Last week, Trump reluctantly agreed to keep U.S. troops in Syria, though he stressed to his national security team his desire to end U.S. involvement in the conflict as soon as possible.
Politicians call for action after Syria's alleged chemical attack
Republican and Democrat leaders decried the alleged chemical attack on Sunday, calling for the U.S. to hold the Assad government accountable.
Sen. Lindsey Graham, R-S.C., who serves on the Armed Services Committee called on the White House to act.
“If [the president] doesn’t follow through and live up to that tweet, he’s going to look weak in the eyes of Russia and Iran,” Graham said on ABC’s “This Week” on Sunday. “This is a defining moment.”
Others from the president's own party piled on.
Sen. Susan Collins, R-Maine, said on CNN's "State of the Union" that Trump should rethink his plans for an early withdrawal from Syria and consider another targeted attack on Syria's military facilities, such as the one he ordered a year ago.
"That may be an option that we should consider now," she said. "But it is further reason why it is so important that the president ramp up the pressure and the sanctions on the Russian government, because, without the support of Russia, I do not believe that Assad would still be in office."
Sen. John McCain, R-Ariz., also blasted the president, as he said Trump signaling last week that the U.S. would withdraw from Syria only served to embolden Assad, Russia and Iran to conduct the attack.
While McCain said it was good that Trump criticized all three parties on Twitter, he said social media posts meant little in this situation.
"The question now is whether he will do anything about it," he said. "The President responded decisively when Assad used chemical weapons last year. He should do so again, and demonstrate that Assad will pay a price for his war crimes."
In the House, Republicans were also riled up and Speaker of the House Paul Ryan, R-Wis., said that the United States should continue to lead in holding Assad and Russia accountable.
Rep. Michael McCaul, R-Texas, who serves as chair of the House Homeland Security Committee voiced his agreement on Fox News and called for military action.
“We’re not going to occupy countries anymore, but this cannot stand in the civilized world,” McCaul said. “This needs to be responded to in a very firm and strong way. I think we need to deal also with Russia and Iran’s involvement in this. I think they are complicit.”

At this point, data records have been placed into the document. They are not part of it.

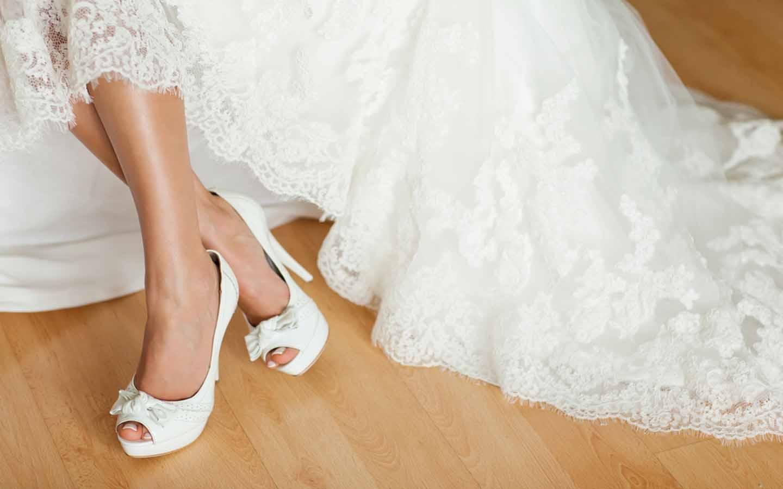 white dress and white stilettos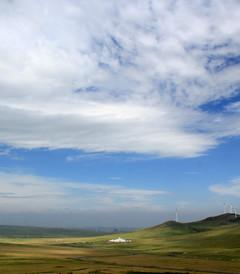 [呼伦贝尔游记图片] 8月相约呼伦贝尔大草原北线9日休闲之旅 附经典路线+实用攻略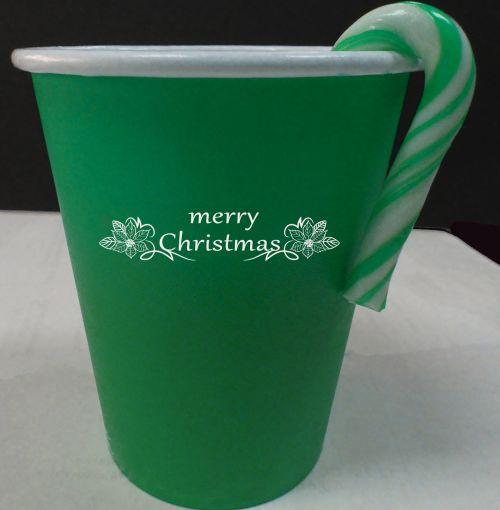 Green Christmas Cup  #2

Democrats also called for the White House to act and coordinate an international response.
Sen. Ben Cardin, D-Md., said on CBS's "Face the Nation" that "President Assad needs to be held accountable for his war crimes."
"We need to make sure that there is a proceeding started by the international community to hold him accountable," said Cardin, who serves on the Senate Foreign Relations Committee. "This is not the first use of chemical weapons."
House Minority Leader Nancy Pelosi, D-Calif., said that Putin needed to be held accountable for the alleged attack as he had enabled "these war crimes." But how to do that rests with the White House, she added.
“Members of Congress expect a comprehensive intelligence briefing on this attack as soon as possible," she said in a statement. "The Trump Administration must finally provide a smart, strong and consistent strategy in Syria.”
Sen. Bob Menendez, D-N.J., said it could affect Mike Pompeo, who Trump nominated to replace Rex Tillerson as secretary of state, as he enters Senate confirmation hearings this week.
“The United States must not waiver in our utter rejection of the use of chemical weapons anywhere in the world, by anyone, for any reason," Menedez said in a statement. "During his upcoming hearing, I expect Secretary of State-nominee Pompeo to articulate an actual policy for Syria.”